咄嗟に答えたがオウム返しになって、琥珀色の瞳に疑念が宿る。
「大丈夫って顔してない。…何かあったのか?」
「ん…ちょっと。色々、あっ…て」
話している途中で、唇が重なった。
完全に不意を突かれたユーベルが、目を見開く。
「お前、強情だから。一人で抱え込もうとするんだろうけどさ…俺は何があっても、お前の味方だから。…覚えといて」
真剣な顔でアルが紡ぐ言葉の力強さに、涙腺がジンと熱くなる。
長年、人前で泣くことのなかったユーベルは、素直に泣くことが出来ずにぎこちなく笑った。
すると、アルにポンと撫でられた頭が、そのまま肩に引き寄せられる。
「みんな、どっかで誰かに甘えてんだよ。そうやって生きるのが普通なんだから、たまには甘えとけって。…その相手が俺なら、嬉しいんだけどな」
最後に照れ笑いをしたアルが、顔が見えないように抱き締めてくれて、ユーベルはゆっくりと目を閉じた。
温かさと、喜びと、愛しさが胸を満たす。
幸せを感じる反面、クリスの言った通りだな…と、一度抱いてしまった罪悪感がじくじくと胸の奥を苛む。
「…ねぇ。猫さんは、私とこうすると、どんな気持ち?」
「んん? んー…」
少し身体を離して、読み取るように表情を見つめるユーベルが、アルの腰に手を回して問い掛ける。

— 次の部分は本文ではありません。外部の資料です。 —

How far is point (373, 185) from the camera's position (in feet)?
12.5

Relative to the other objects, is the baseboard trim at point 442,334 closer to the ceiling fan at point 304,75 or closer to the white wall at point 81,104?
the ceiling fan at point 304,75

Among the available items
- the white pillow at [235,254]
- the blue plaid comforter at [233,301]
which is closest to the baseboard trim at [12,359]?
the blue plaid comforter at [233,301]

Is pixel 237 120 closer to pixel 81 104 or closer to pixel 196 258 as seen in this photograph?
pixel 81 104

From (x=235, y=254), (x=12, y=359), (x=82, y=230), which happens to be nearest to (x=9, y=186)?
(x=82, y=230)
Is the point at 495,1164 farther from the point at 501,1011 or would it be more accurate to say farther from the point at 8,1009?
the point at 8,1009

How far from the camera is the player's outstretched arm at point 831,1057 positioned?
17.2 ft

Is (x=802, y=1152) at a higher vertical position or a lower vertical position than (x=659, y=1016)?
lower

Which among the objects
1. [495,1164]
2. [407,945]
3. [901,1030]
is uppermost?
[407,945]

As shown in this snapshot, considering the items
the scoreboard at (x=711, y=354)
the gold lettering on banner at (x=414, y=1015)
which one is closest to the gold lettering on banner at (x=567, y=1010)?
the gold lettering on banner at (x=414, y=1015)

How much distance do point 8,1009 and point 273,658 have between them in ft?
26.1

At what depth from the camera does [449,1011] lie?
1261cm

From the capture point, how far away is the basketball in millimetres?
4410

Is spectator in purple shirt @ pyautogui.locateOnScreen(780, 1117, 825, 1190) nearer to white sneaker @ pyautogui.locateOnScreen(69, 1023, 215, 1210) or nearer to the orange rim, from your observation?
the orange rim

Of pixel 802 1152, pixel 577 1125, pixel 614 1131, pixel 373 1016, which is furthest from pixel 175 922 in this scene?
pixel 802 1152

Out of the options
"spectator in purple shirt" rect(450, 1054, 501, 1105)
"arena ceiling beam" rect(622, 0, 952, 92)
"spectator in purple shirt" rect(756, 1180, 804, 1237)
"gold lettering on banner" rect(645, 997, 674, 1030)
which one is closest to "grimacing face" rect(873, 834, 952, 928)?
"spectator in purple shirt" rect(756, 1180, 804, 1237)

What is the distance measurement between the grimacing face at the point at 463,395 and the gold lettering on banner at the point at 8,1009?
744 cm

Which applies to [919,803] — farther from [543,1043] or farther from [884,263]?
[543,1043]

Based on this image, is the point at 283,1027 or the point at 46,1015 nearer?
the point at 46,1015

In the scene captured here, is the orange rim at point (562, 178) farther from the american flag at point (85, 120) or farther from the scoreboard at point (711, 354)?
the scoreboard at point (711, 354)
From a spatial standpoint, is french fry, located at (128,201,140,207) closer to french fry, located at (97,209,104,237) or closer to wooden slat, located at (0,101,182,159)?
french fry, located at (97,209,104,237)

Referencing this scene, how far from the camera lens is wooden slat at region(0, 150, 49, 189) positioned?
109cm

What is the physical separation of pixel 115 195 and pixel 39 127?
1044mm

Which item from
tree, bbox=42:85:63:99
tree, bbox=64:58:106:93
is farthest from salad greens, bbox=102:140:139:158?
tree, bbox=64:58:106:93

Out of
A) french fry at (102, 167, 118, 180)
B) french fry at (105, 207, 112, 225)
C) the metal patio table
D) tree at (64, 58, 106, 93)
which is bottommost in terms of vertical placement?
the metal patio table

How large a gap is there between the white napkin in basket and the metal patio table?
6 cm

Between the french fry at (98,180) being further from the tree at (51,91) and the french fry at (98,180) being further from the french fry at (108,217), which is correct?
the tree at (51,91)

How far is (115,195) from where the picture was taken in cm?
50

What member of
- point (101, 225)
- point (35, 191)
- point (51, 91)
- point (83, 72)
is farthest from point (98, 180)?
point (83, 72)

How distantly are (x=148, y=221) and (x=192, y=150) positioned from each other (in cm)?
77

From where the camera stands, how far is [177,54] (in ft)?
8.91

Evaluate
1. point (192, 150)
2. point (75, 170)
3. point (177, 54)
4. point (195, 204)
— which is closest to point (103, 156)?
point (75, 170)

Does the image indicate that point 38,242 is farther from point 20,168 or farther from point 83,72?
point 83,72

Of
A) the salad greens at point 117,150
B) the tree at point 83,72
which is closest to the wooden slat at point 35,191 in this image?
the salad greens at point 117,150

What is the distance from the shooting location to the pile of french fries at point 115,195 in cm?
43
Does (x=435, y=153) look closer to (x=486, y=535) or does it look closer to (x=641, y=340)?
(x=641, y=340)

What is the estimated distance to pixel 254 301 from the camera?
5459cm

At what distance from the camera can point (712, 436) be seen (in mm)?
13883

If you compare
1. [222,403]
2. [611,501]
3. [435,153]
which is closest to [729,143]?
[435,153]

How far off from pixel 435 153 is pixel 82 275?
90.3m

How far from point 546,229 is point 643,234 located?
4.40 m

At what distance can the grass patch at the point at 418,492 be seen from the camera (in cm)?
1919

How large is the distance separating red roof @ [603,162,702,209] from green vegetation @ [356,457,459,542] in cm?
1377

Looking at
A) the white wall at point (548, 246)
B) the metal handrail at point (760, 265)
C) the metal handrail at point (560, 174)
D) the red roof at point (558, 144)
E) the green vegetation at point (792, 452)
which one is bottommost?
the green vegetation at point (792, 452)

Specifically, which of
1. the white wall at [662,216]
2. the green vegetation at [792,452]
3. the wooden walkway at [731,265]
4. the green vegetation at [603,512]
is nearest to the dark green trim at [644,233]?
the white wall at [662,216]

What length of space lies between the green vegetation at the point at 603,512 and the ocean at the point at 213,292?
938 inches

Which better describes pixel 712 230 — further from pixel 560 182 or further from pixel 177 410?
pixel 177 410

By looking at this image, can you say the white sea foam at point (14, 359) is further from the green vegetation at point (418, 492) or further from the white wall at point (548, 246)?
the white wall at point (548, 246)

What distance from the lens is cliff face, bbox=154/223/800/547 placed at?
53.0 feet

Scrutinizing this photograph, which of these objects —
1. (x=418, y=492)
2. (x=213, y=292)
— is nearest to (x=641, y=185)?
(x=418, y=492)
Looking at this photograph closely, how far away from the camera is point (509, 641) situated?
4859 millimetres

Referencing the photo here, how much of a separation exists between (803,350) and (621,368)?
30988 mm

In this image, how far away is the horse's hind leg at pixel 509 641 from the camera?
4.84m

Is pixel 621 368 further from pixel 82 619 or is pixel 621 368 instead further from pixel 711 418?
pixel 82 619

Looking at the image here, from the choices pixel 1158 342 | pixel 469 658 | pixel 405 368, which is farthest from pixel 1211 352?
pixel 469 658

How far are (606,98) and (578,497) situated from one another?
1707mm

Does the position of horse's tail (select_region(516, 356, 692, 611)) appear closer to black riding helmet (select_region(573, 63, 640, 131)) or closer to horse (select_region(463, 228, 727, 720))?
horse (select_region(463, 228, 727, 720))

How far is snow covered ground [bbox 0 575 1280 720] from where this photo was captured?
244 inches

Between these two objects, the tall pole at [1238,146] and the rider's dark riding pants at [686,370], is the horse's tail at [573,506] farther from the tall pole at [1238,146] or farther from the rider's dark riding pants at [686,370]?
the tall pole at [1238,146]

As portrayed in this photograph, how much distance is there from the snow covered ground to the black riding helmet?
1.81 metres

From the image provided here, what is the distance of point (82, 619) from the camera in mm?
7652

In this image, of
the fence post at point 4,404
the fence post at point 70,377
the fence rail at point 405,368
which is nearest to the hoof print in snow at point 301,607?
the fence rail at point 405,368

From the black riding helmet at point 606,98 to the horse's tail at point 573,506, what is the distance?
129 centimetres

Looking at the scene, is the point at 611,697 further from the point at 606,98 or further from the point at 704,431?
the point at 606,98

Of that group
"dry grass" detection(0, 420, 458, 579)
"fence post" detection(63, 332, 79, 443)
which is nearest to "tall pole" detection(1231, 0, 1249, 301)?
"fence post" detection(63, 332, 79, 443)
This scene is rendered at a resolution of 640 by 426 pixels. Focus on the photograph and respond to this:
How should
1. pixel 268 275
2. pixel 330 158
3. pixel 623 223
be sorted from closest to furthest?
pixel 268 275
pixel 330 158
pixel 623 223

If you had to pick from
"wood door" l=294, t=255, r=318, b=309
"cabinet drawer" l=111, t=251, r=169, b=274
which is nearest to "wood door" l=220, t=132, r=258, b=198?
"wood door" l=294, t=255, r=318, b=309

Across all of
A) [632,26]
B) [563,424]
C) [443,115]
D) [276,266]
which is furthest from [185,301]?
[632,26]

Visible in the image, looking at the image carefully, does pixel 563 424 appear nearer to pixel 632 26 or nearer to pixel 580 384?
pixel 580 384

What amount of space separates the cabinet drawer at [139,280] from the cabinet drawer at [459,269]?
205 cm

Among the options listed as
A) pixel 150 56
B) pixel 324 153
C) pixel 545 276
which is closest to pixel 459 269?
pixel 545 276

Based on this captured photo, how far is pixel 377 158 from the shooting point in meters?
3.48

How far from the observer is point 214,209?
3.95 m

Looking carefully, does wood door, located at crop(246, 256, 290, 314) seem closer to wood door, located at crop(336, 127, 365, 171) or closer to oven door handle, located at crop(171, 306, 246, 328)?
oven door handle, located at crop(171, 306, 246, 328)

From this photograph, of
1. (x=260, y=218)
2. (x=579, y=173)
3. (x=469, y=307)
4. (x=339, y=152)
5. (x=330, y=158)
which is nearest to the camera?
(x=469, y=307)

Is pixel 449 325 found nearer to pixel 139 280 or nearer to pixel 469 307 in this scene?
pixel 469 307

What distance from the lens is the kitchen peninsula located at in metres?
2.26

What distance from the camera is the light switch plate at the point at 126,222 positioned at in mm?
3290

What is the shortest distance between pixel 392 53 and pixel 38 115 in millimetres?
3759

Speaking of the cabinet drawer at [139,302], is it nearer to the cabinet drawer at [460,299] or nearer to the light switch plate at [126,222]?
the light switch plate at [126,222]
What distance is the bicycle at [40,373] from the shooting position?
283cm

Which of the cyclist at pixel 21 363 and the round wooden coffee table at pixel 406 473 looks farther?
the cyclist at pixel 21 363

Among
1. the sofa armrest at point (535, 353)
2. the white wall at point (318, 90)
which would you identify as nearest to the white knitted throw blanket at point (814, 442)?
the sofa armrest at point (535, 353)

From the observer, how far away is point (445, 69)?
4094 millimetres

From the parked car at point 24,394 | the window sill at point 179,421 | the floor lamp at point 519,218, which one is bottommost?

考えるように唸ったアルは、やはり照れ笑いをして答えた。
「色々だよ。好きとか、ドキドキするとか、いい匂いだなとか」
「…ふふ、何それ」
「お前が聞いてきたんだろ…正直に答えたのに」
確かにアルの言う通り、好き、ドキドキする、いい匂い、も感じるものだった。
クリスの感覚にも寄り添えたが、また違った感覚でも寄り添えること、共有する喜びを、アルは意図せずユーベルに教えていた。
「ふふっ…ありがとう、猫さん。元気出てきたよ」
「そうか? よくわかんないやつ…まぁ、元気になったならいいか」
「うん。ありがとう」
顔を上げて、お礼という名目を掲げて、ユーベルは初めて自分からキスをした。
名目なんてただの自分への言い訳で、本当は無性にそうしたくなったからなのだが。
軽く触れるだけのキスだったのに、目の前のアルの顔は大袈裟に赤くなっていく。
「っ……」
「…嫌だった?」
「い、嫌なわけあるか…! ちょっと、驚いただけだ」
「あはは、猫さんでも照れるんだね」
「うっさい」
おちょくったせいで、頭を強引にアルの胸に押し付けられた。
きっと、照れてる顔を見られたくなかったんだろう。
おかしくて笑っていると髪をくしゃくしゃと撫で…るというよりは掻き乱されて、少しの間、二人でじゃれ合っていた。